Here are my tips for creating good emails…
Choose a simple HTML template. I’m in favour of one-column layouts as they render well on all kinds of devices and are much easier to read on a smart phone.
Personalise the email. Insert a greeting field into the email so you can address each person by name – research shows personalisation increases response rates. Be friendly too and sign off as a person, not the company.
Try 14pt type for the body copy. It’s easier to read on screen.
Don’t add a lot of images. Images slow down the rate at which an email loads and are often blocked by email services. Use one or two good ones that help you get your message across.
Put the most important information in the first paragraph. It will show up in the preview pane, where most people look to decide if an email is worth opening.
Incorporate a ‘call to action’ (CTA). Don’t be vague. Add an instruction that tells the reader what to do next (ie: “view our autumn sale here”).
Make your CTA buttons big. They need to be large enough to accommodate a thumb click on a smart phone. Try making them at least 44 pixels high.
Use text links as well as graphic buttons for your CTA. That way, if the images don’t appear, the instruction can still be read.

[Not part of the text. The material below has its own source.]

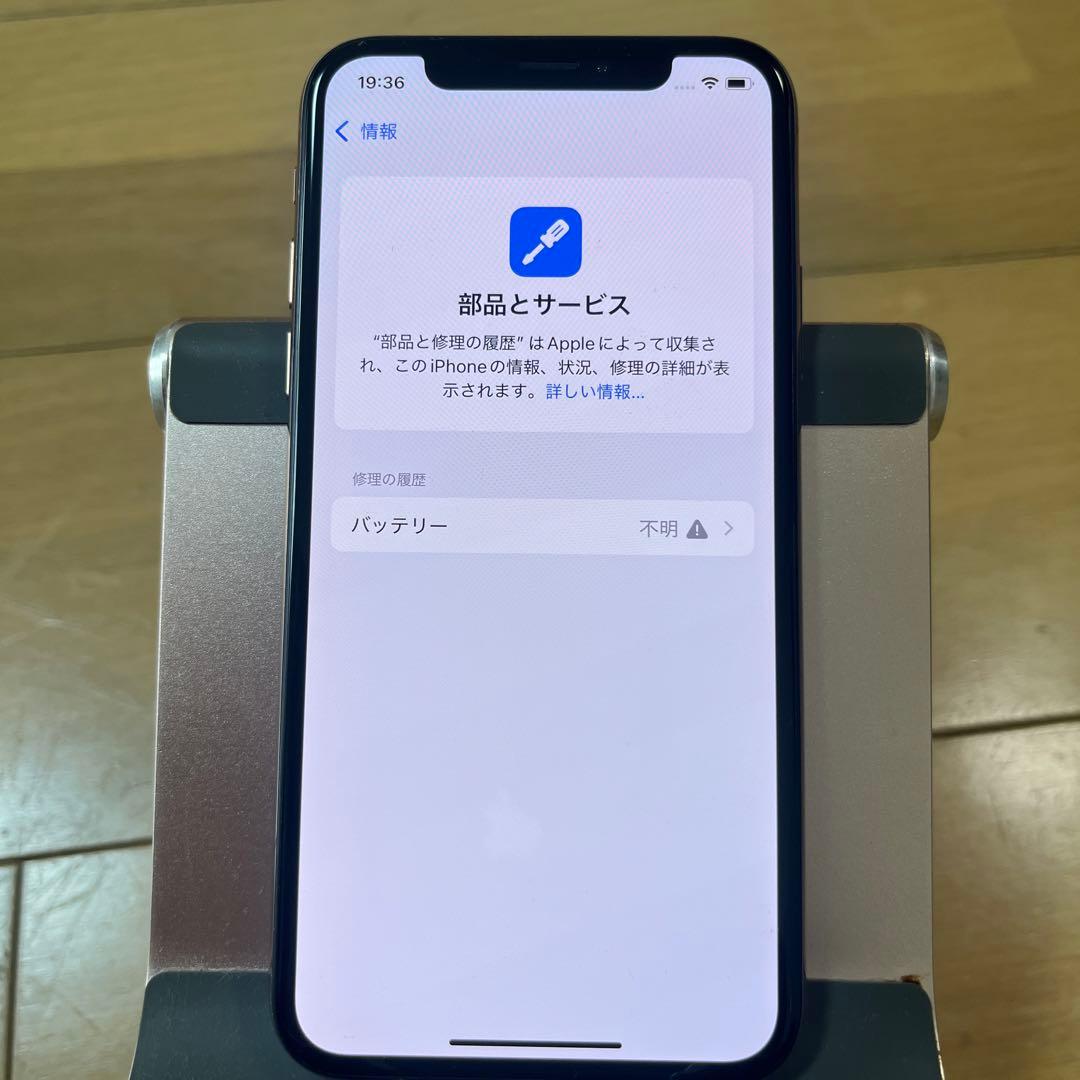 バッテリー新品100%!美品!iPhoneXs 256GB ゴールド バッテリー新品100%!美品!iPhoneXs 256GB ゴールド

Don’t place buttons or links too close together. It’s really frustrating trying to hit the right one when you’re using a smart phone.
Include social media share buttons in your email. It encourages readers to share the online email with their networks, giving you some free promotion.
Display your physical address and an unsubscribe link at the foot of the email. Most email templates will have this as standard, but do check it’s there.
Put your business name in the ‘from’ field. Your subscribers need to recognise you straight away or you could end up in the trash. Send from an individual email address like firstname.lastname@example.org, and not a generic department like email@example.com
Write a really good subject line – it’s the most important element of your email. Its job is to stand out from all the other emails in the inbox, and make the recipient want to read the contents. Be relevant to them, specific and make the value of the contents obvious. Don’t mislead the reader or they might be tempted to unsubscribe!
As a general rule, avoid using ALL CAPS and clichés, keep it short and get straight to the point.
Proofread and test your email before you send it to your list. Send it to test accounts in Hotmail, Outlook and Gmail etc to ensure it looks OK and your links work. Check how it downloads on a smart phone and a tablet, as well as your PC or Mac.
Work out the best time to email your list. Think about your audience. Are they more likely to read it at work, or at home? Most emails get read in the first hour after sending, so pick the time wisely.
The fun has just begun!
Finally, keep testing and learning how your emails are performing so you can constantly improve. Try splitting your list into two and sending out a slightly different version to each half to find out which one works best!